> Requirements
Copy out the items between the line holding "What measurement separates" and the end of the items, inclusive, and leave the pictures out. Shift every number in the answers, the distance and the point coordinates, up by 64.

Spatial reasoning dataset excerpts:
· · · · · · ·

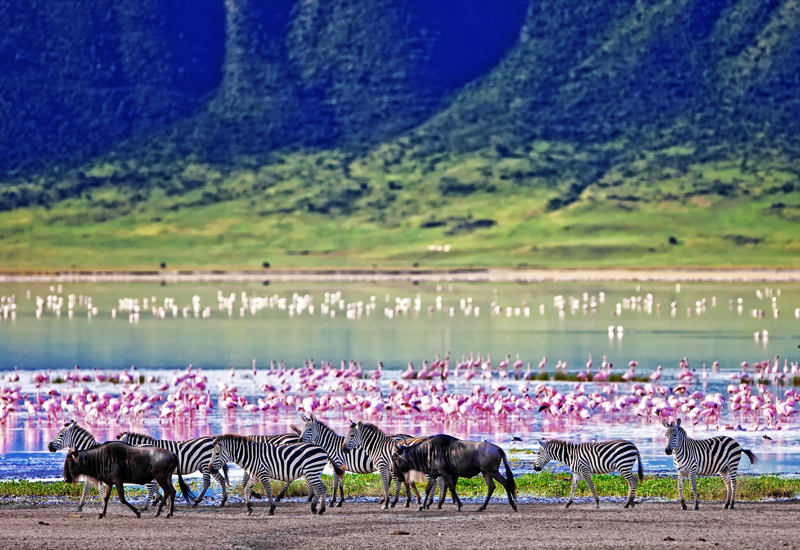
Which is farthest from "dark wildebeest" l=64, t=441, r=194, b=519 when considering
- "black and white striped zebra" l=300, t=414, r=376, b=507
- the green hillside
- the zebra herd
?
the green hillside

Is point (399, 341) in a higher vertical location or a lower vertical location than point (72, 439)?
higher

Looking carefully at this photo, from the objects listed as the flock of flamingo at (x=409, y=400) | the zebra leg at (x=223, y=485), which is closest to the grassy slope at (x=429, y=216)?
the flock of flamingo at (x=409, y=400)

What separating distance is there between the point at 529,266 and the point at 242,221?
120 ft

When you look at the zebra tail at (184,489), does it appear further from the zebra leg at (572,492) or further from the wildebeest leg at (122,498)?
the zebra leg at (572,492)

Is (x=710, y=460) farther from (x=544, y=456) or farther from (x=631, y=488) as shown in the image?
(x=544, y=456)

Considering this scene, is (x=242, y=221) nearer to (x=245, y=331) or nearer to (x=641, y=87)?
(x=641, y=87)

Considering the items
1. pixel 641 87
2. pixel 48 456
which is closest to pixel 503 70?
pixel 641 87

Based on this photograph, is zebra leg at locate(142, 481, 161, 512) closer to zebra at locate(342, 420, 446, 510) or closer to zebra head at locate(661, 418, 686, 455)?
zebra at locate(342, 420, 446, 510)

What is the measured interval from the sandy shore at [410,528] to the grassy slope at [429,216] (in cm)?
11888

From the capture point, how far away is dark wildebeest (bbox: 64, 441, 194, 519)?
1797cm

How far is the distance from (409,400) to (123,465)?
13.5 m

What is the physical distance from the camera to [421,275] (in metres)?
133

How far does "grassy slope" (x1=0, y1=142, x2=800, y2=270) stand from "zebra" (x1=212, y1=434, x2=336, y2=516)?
120m

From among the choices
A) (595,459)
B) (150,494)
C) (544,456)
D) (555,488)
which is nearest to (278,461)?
(150,494)
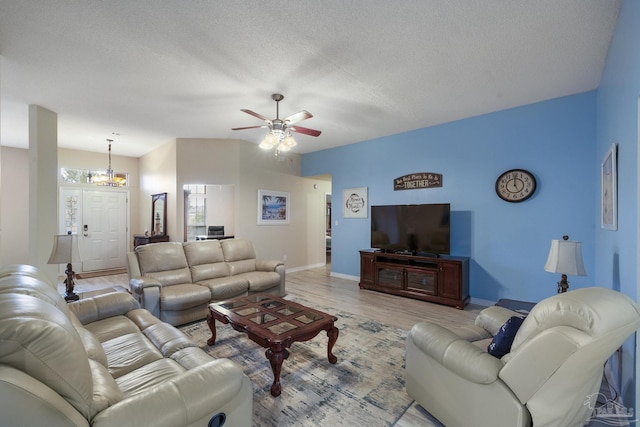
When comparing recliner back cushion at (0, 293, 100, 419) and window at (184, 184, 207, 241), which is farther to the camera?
window at (184, 184, 207, 241)

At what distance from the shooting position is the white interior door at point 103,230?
21.7ft

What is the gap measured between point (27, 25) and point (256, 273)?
3400 millimetres

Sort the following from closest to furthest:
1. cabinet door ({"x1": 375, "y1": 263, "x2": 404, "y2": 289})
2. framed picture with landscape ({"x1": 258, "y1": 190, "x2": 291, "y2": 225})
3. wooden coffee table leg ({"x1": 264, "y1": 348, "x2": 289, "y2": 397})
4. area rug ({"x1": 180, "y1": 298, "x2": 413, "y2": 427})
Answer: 1. area rug ({"x1": 180, "y1": 298, "x2": 413, "y2": 427})
2. wooden coffee table leg ({"x1": 264, "y1": 348, "x2": 289, "y2": 397})
3. cabinet door ({"x1": 375, "y1": 263, "x2": 404, "y2": 289})
4. framed picture with landscape ({"x1": 258, "y1": 190, "x2": 291, "y2": 225})

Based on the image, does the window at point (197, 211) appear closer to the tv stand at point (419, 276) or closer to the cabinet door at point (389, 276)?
the tv stand at point (419, 276)

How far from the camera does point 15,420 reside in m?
0.85

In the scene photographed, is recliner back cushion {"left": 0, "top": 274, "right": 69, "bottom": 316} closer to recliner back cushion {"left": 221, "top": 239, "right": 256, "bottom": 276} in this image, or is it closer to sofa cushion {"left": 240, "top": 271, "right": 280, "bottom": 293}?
sofa cushion {"left": 240, "top": 271, "right": 280, "bottom": 293}

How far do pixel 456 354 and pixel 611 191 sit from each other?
206 cm

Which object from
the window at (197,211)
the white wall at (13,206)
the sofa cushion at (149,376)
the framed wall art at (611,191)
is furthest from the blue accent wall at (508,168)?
the white wall at (13,206)

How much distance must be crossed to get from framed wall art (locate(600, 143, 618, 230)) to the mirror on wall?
672cm

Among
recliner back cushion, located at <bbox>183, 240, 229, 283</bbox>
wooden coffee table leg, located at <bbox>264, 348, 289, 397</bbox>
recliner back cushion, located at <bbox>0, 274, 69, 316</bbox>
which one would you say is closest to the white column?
recliner back cushion, located at <bbox>183, 240, 229, 283</bbox>

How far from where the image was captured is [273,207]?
250 inches

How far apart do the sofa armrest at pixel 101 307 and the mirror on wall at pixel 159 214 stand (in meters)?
3.74

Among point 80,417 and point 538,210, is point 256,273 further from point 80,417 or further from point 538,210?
point 538,210

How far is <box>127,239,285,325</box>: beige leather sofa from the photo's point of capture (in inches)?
126
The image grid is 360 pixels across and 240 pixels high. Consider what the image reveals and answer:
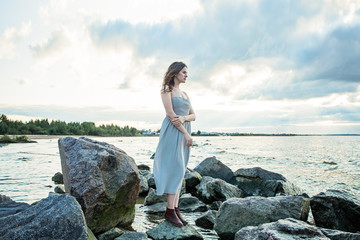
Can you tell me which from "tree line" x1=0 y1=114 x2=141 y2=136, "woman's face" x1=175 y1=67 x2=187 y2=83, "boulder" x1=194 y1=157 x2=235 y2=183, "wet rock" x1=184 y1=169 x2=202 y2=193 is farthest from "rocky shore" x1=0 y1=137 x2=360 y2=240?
"tree line" x1=0 y1=114 x2=141 y2=136

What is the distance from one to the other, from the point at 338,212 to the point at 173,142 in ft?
12.0

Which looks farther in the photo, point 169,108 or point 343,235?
point 169,108

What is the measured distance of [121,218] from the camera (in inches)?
212

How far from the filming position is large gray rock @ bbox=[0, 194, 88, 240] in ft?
10.0

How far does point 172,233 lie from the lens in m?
4.79

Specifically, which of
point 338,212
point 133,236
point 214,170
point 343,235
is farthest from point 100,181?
point 214,170

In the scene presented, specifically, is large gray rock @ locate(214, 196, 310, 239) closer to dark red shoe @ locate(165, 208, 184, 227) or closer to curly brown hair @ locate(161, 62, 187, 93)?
dark red shoe @ locate(165, 208, 184, 227)

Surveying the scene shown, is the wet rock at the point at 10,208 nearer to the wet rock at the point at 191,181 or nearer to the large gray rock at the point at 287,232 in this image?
the large gray rock at the point at 287,232

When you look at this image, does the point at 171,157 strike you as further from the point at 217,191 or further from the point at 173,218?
the point at 217,191

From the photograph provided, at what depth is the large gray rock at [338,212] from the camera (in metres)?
5.47

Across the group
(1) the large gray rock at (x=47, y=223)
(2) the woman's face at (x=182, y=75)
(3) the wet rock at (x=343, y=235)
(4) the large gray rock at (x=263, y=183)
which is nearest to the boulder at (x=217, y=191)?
(4) the large gray rock at (x=263, y=183)

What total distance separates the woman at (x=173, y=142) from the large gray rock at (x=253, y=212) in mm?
822

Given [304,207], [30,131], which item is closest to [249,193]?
[304,207]

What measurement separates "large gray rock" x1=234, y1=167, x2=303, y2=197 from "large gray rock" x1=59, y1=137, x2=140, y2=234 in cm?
526
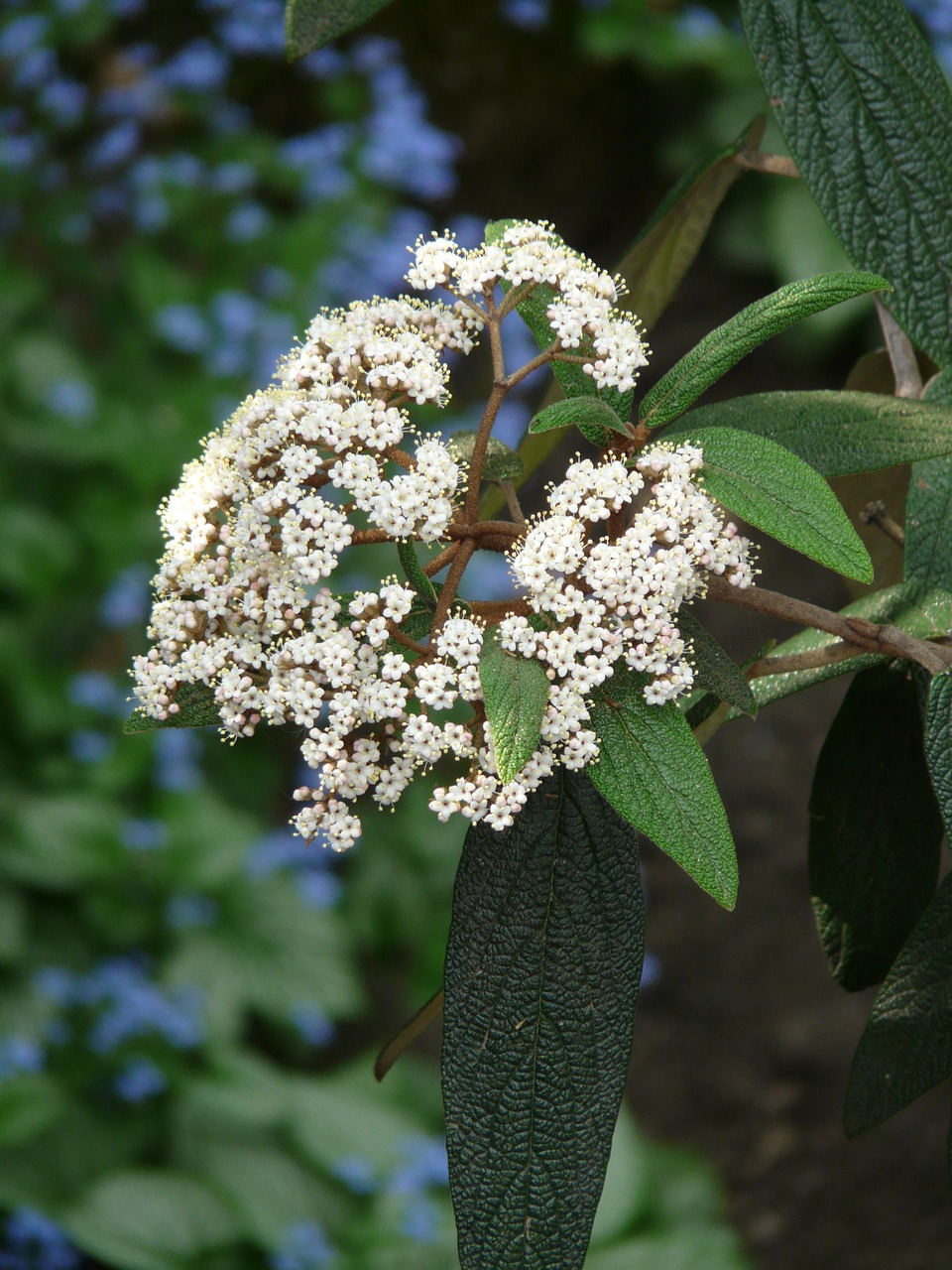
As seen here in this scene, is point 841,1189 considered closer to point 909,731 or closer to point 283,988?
point 283,988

· · · · · · ·

> The answer
What measurement separates "large gray rock" x1=234, y1=167, x2=303, y2=197 from "large gray rock" x1=59, y1=137, x2=140, y2=234 in cm?
590
As seen here in this scene, is point 841,1189 considered closer to point 909,731 or closer to point 283,988?
point 347,1052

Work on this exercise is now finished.